Guernsey, which survived Nazi occupation, now believes we face a greater peril – the ‘Deficit’, which will swallow us all up at some yet unknown time in the future, but it’s probably definitely coming before 2050.

Fear is a great motivator but not necessarily the best one to employ when trying to get people to do what you want. It can work, and history is full of examples. Certainly if a trireme captain wanted a bit more speed from the 170 oarsmen, he didn’t rely on motivational posters or mindfulness sessions when he could just give them a lick of the lash. It can work but it doesn’t necessarily build the best team or prevent the captain and his officers from being dumped overboard when a resourceful slave frees himself from the shackles.

We are where we are. We aren’t just up the creek without a paddle – we don’t have a canoe, or even the will to tread water.

Things could have been so much better. The Covid sacrifice and its legacy of togetherness could have been used by our new government to lead us into the reality of our situation. We are donkeys after all. Carrots are much better than sticks if you want us to follow you somewhere. And we aren’t daft. Our schools may be letting lots of our youngsters down but we have the potential to fight above our weight as our forbears did so many times before.

Fear wasn’t just used by P&R but it was also used by our Education Committee. There was a letter in Tuesday’s Press, suggesting the States should be run like a business. Imagine if you ran a private school totally dependent on parents being satisfied enough to cough up fees for their little darlings. Then a roof starts to leak. What do you do? Immediately board up the building and stop educating pupils in it? This is the ESC answer. Or do you fix the leak and carry on teaching? This is everyone else’s answer.

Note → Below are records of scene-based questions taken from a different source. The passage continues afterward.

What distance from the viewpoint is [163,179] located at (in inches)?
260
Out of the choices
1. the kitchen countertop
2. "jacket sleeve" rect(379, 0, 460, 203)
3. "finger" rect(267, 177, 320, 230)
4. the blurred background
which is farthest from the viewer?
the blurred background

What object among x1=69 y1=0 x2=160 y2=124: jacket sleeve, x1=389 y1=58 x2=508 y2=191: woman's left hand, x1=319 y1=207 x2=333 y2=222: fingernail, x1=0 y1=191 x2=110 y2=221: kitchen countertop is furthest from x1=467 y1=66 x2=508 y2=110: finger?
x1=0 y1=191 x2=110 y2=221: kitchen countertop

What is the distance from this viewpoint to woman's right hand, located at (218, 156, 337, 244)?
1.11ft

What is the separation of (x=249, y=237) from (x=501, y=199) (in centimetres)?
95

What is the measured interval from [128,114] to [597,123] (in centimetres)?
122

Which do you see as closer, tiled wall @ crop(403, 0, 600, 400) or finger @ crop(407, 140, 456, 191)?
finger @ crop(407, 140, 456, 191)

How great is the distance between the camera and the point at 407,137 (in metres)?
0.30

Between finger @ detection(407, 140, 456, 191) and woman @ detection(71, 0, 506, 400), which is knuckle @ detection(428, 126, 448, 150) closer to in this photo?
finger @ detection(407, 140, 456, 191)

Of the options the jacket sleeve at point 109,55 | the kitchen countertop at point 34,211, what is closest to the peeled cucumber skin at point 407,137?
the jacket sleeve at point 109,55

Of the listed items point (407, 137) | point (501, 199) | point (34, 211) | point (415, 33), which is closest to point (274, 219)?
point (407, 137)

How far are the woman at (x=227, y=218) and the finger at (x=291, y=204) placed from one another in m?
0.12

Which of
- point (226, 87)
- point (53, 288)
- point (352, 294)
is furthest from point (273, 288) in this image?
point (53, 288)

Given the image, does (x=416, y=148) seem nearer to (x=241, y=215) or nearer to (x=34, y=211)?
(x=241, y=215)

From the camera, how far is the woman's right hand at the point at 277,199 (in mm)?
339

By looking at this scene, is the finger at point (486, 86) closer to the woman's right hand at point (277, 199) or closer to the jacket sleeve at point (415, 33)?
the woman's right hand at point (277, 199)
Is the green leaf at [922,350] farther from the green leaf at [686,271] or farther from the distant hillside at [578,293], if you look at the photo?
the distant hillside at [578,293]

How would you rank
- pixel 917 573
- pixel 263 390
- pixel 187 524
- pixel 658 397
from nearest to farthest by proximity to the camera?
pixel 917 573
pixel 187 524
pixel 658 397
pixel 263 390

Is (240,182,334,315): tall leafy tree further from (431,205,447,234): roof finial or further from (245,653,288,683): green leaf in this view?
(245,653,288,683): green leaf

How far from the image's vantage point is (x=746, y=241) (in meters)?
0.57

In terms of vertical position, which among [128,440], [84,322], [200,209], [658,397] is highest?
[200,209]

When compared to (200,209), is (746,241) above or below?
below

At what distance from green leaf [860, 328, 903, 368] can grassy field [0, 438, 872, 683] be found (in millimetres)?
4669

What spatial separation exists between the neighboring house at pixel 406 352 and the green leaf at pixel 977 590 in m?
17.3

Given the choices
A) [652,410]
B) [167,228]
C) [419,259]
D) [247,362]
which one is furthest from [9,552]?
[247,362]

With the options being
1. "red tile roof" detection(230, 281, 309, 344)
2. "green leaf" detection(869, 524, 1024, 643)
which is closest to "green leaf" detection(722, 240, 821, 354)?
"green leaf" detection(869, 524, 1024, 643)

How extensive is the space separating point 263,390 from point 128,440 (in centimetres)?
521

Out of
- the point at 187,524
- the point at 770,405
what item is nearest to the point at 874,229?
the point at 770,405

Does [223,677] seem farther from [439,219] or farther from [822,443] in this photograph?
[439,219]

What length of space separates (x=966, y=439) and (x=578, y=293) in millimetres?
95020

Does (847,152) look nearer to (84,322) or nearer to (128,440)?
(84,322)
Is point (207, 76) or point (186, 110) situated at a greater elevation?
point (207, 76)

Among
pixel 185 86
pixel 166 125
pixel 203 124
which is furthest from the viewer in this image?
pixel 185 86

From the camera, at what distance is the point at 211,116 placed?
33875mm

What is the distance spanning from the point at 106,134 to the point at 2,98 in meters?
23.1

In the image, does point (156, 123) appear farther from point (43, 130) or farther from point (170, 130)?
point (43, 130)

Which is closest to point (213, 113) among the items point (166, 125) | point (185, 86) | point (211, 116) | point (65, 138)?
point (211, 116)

How would ESC cope if it was in charge of educating the children of Ukraine in a war zone? Why is ESC accentuating the dangers of a leaky roof? The answer is it wants hundreds of millions which P&R says we haven’t got to build a new campus which, by its past record, it will let go to rack and ruin within 25 years or so.

We’ve got to get out of this hole we are in. But by swapping out P&R and ESC, all that is going to happen is that we will just find ourselves in Old Bill’s better ‘ole. A better ‘ole will be a temporary improvement, but don’t we really need not to be in an ‘ole at all?